Your task: Switch every "Oversized" in the material to "Relaxed-fit" and write the captions out again with everything else unchanged. Leave the pictures out.

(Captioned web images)
□ □ □

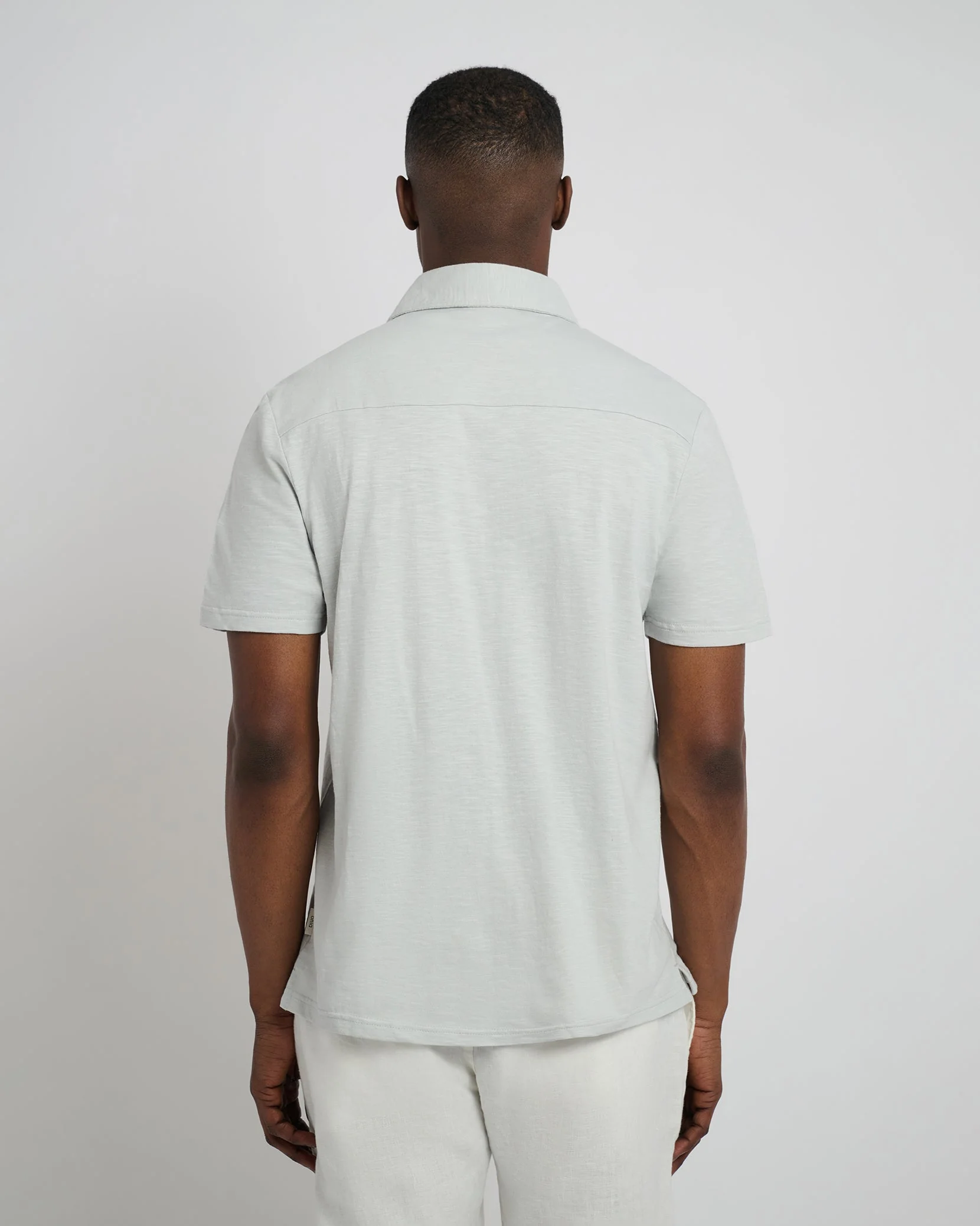 Mens | Slub Short Sleeve Polo | Light Gray - Image 5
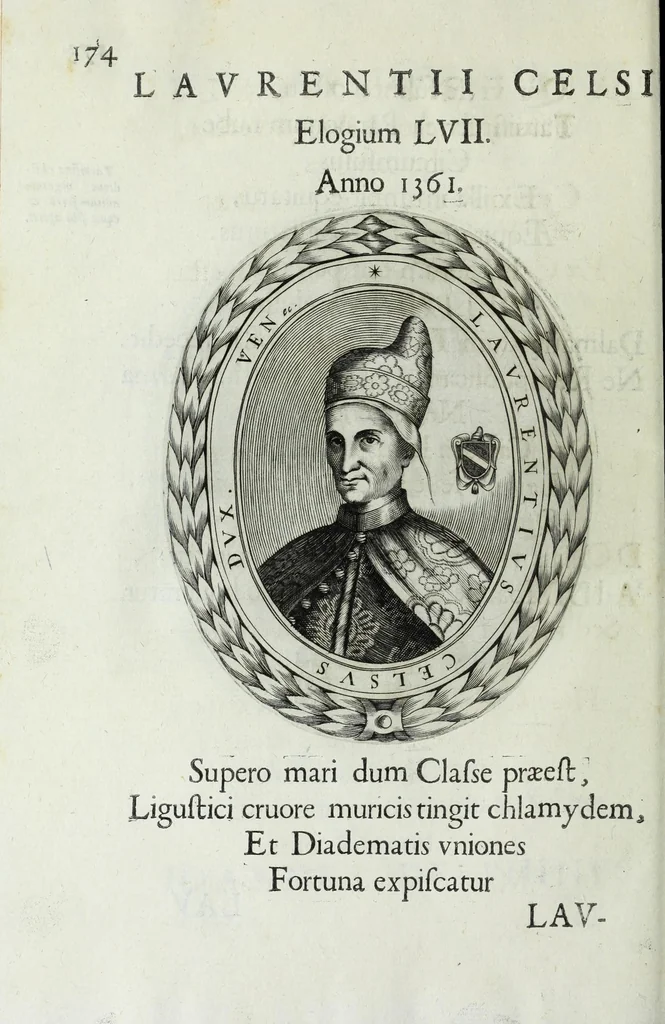 An illustration from Ducalis regiae lararium, siue, Ser[enisi]m[a]e Reipu. Venetae principu[m] omniu[m] icones : vsque ad serenisimu[m] Ioannem Pisaurum, qui nunc reru[m] feliciter potitur, elogia P.D. Leonis Matinae .., 1659, leaf 204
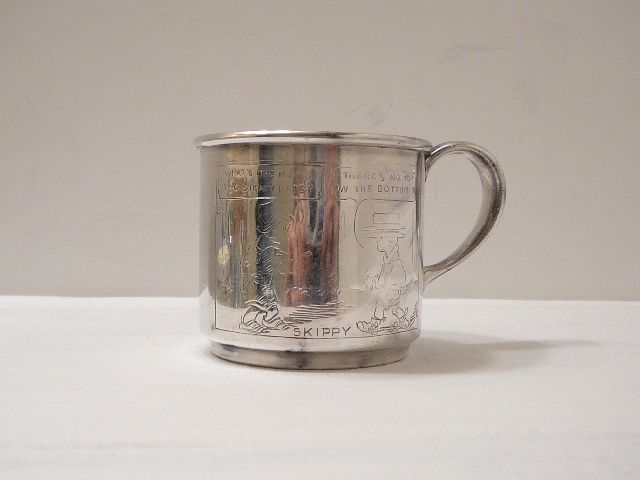 VINTAGE SKIPPY COMICS BABY CUP Percy Crosby Antique Mug Forbes Silver 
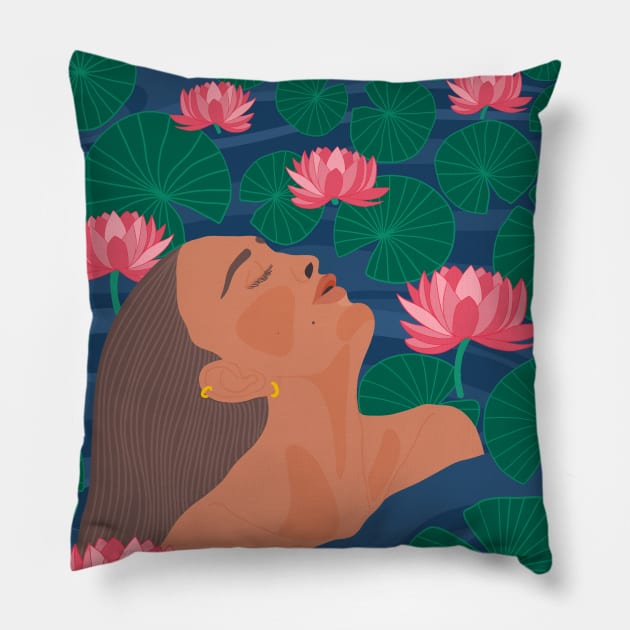 Lotus Pond Pillow by Shreyasi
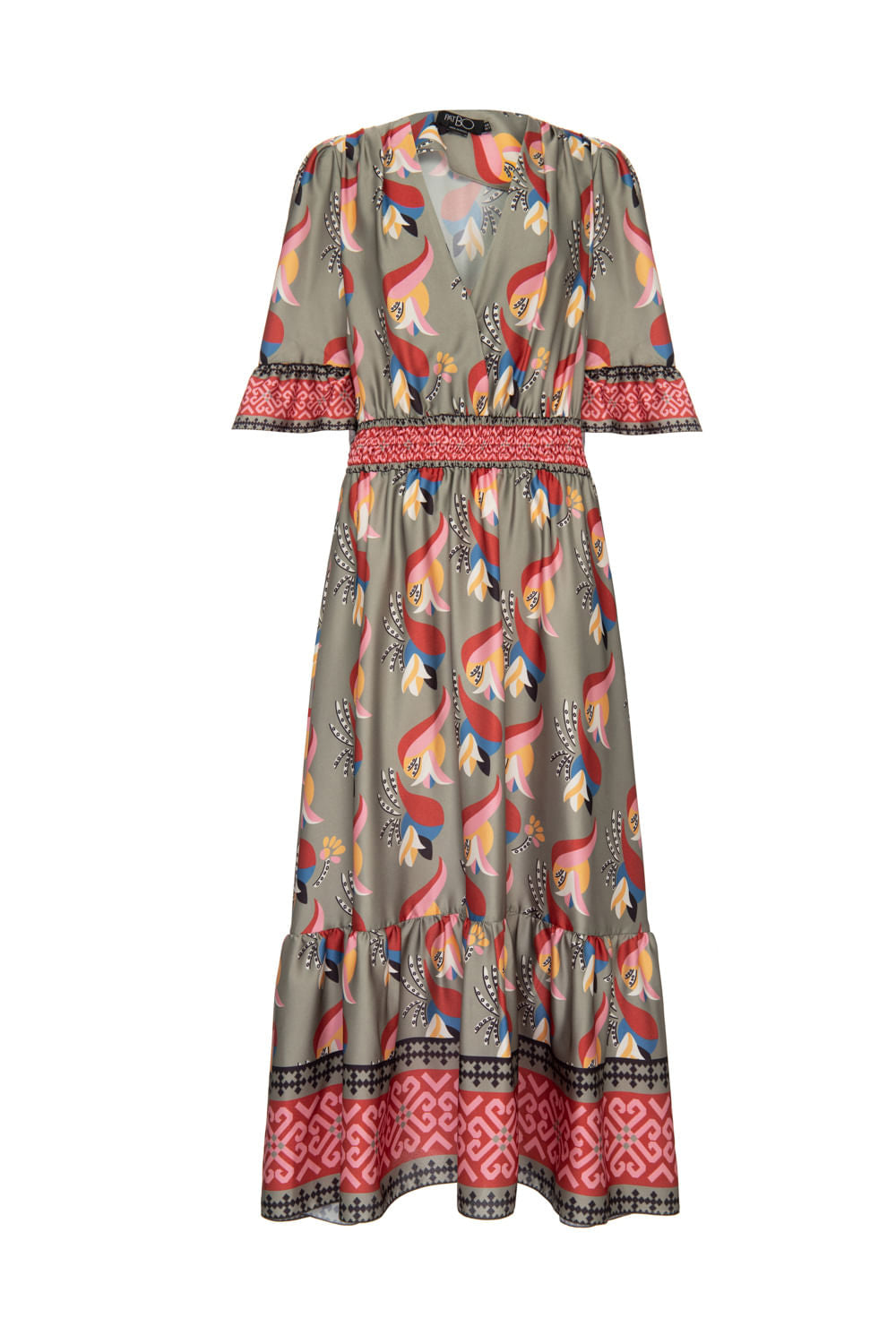 Vestido mÃ­di lastex zaya retrÃ´ verde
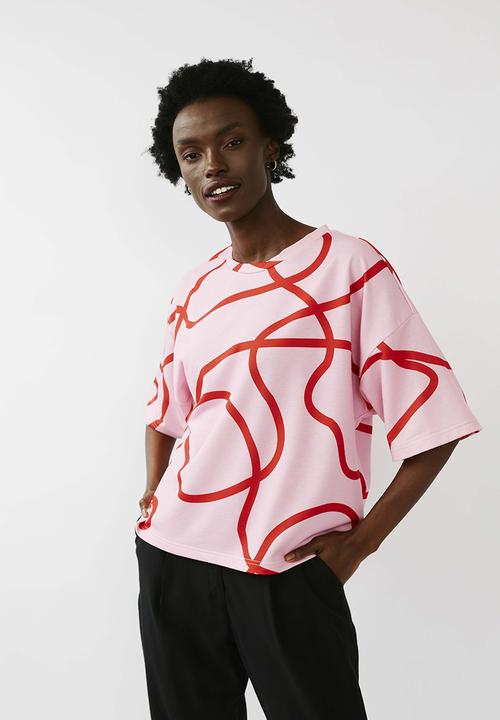 Me&B - Oversized viscose fleece tee - pink & red 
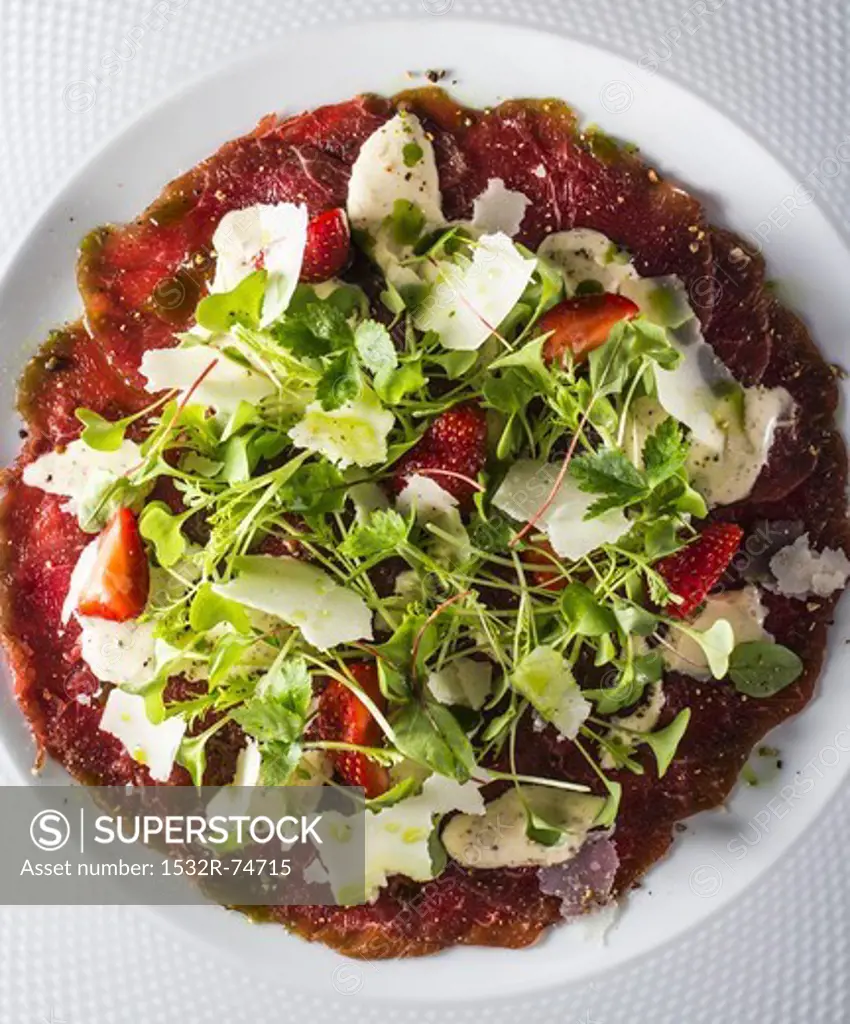 Beef carpaccio with strawberry parmesan and cresses, 9/14/2013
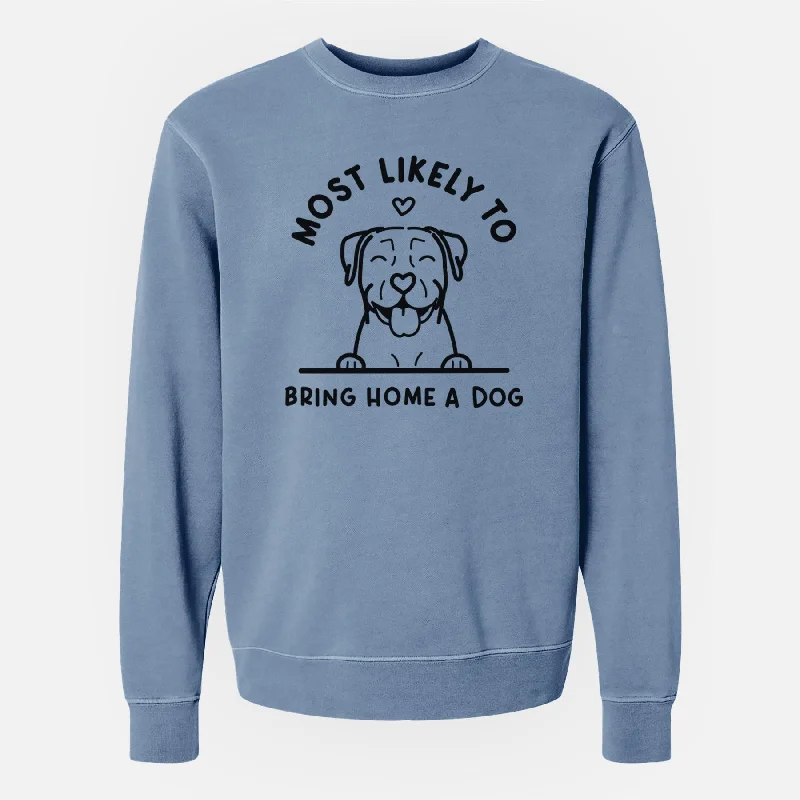 Most Likely to Bring Home a Dog - Pitbull - Unisex Pigment Dyed Crew Sweatshirt Hoodie with Button Placket Classic Preppy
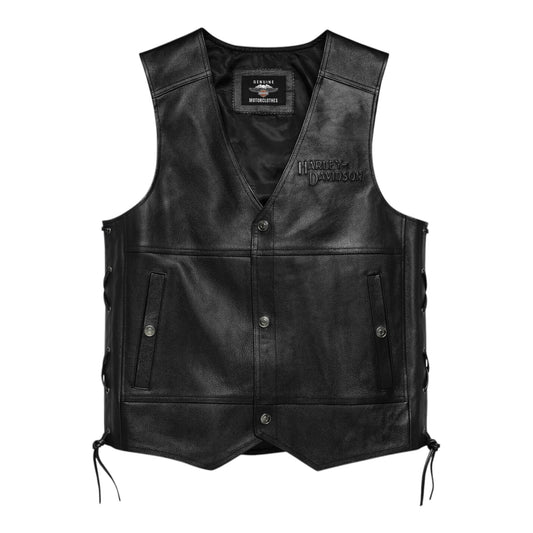 TRADITION II LEATHER VEST - BLACK
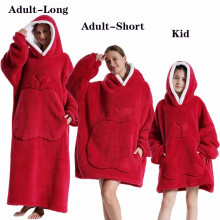 (1pc-Adult Size, red Apple) Oversized Blanket Flannel Warm Family Halloween Avocado Women HomewearSweatshirt
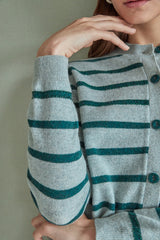 stripe pattern hand beading 100%wool cardigan_snow bird (6655894126710)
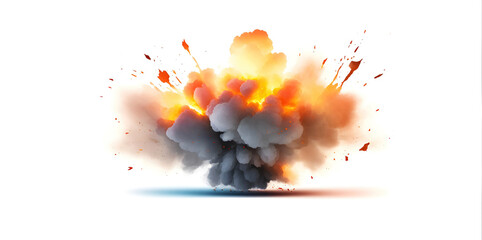 Wall Mural - realistic fiery explosion with sparks over a white background.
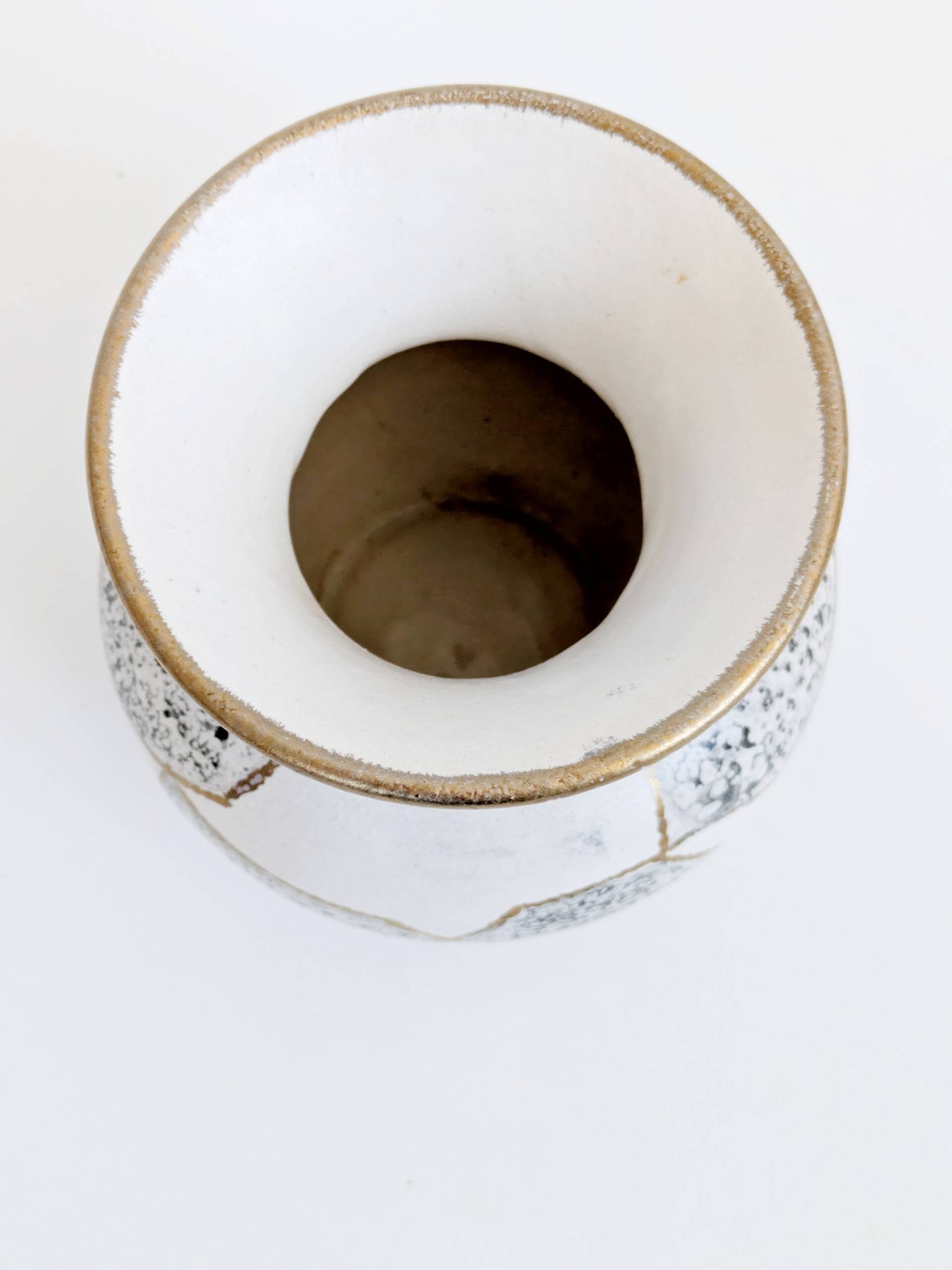 Midcentury German West Vase, Ü geometric black and white ceramic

□ □ □

Answer to this problem:
 Mens | Slub Short Sleeve Polo | Light Gray - Image 5
 An illustration from Ducalis regiae lararium, siue, Ser[enisi]m[a]e Reipu. Venetae principu[m] omniu[m] icones : vsque ad serenisimu[m] Ioannem Pisaurum, qui nunc reru[m] feliciter potitur, elogia P.D. Leonis Matinae .., 1659, leaf 204
 VINTAGE SKIPPY COMICS BABY CUP Percy Crosby Antique Mug Forbes Silver 
 Lotus Pond Pillow by Shreyasi
 Vestido mÃ­di lastex zaya retrÃ´ verde
 Me&B - Relaxed-fit viscose fleece tee - pink & red 
 Beef carpaccio with strawberry parmesan and cresses, 9/14/2013
 Most Likely to Bring Home a Dog - Pitbull - Unisex Pigment Dyed Crew Sweatshirt Hoodie with Button Placket Classic Preppy
 TRADITION II LEATHER VEST - BLACK
 (1pc-Adult Size, red Apple) Relaxed-fit Blanket Flannel Warm Family Halloween Avocado Women HomewearSweatshirt
 stripe pattern hand beading 100%wool cardigan_snow bird (6655894126710)
 Wall Mural - realistic fiery explosion with sparks over a white background.
 Midcentury German West Vase, Ü geometric black and white ceramic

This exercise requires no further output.